* _Records supplied_
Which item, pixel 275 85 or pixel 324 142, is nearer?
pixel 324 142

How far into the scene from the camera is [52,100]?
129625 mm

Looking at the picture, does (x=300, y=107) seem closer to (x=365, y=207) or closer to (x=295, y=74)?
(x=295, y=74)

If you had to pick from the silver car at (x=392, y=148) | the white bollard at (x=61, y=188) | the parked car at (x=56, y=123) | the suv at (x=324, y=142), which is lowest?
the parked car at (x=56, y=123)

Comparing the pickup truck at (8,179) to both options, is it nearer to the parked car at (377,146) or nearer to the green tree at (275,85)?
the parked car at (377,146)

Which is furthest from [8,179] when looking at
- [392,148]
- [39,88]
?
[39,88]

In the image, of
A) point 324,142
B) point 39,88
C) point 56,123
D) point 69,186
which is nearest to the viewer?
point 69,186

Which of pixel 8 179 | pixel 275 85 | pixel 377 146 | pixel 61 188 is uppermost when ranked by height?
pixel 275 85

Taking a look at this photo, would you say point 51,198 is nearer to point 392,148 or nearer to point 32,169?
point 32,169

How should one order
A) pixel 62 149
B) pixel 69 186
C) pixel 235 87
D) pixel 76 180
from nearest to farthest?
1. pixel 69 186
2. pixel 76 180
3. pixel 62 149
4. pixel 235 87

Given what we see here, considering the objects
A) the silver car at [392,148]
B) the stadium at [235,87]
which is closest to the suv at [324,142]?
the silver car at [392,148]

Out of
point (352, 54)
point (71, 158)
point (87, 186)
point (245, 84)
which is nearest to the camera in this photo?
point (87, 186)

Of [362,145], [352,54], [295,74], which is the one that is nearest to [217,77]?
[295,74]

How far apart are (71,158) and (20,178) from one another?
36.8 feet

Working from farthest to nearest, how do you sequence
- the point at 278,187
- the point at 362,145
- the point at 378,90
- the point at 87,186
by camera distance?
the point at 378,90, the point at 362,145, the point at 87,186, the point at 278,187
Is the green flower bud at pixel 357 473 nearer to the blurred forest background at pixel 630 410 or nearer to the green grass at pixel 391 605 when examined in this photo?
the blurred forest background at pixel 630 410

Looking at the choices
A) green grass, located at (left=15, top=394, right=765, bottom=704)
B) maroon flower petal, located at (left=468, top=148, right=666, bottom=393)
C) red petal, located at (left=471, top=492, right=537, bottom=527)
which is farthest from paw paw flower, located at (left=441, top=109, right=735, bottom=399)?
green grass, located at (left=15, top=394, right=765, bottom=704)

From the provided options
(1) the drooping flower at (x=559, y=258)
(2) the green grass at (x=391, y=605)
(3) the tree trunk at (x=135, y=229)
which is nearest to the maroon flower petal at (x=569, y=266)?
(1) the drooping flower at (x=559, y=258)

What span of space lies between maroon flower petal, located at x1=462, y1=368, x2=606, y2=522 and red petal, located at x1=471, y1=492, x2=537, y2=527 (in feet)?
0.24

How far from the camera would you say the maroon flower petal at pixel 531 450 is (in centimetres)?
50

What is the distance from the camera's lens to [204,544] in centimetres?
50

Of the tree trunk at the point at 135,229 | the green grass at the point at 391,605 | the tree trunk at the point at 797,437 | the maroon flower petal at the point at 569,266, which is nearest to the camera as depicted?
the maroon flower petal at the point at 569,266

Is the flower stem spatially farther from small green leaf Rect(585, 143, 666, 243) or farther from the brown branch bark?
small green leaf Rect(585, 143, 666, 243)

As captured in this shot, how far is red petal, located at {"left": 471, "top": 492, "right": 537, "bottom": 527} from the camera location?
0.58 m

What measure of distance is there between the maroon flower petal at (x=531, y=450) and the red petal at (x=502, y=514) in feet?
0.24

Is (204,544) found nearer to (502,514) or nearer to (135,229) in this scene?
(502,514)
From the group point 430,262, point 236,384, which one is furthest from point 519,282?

* _Task brief_
Look above for the line that holds "How far from", then copy it and each line after it exactly, through the last line of the data.

* _Solution for this problem_
How far from the camera would you say the maroon flower petal at pixel 531 450 is (in centimetres)?
50

What is the distance from the camera's lens to [204,544] in centimetres?
50

Of the tree trunk at the point at 135,229 | the green grass at the point at 391,605 | the tree trunk at the point at 797,437 | the maroon flower petal at the point at 569,266, which is nearest to the camera as depicted?
the maroon flower petal at the point at 569,266

Is the flower stem spatially farther from small green leaf Rect(585, 143, 666, 243) or farther from the brown branch bark?
small green leaf Rect(585, 143, 666, 243)

As captured in this shot, how far is red petal, located at {"left": 471, "top": 492, "right": 537, "bottom": 527} from the camera location?
0.58 m

What measure of distance is there between the maroon flower petal at (x=531, y=450) and the red petal at (x=502, y=514) in feet?
0.24

Is (204,544) found nearer to (502,514) or nearer to (135,229) in this scene?
(502,514)
From the group point 430,262, point 236,384, which one is furthest from point 519,282?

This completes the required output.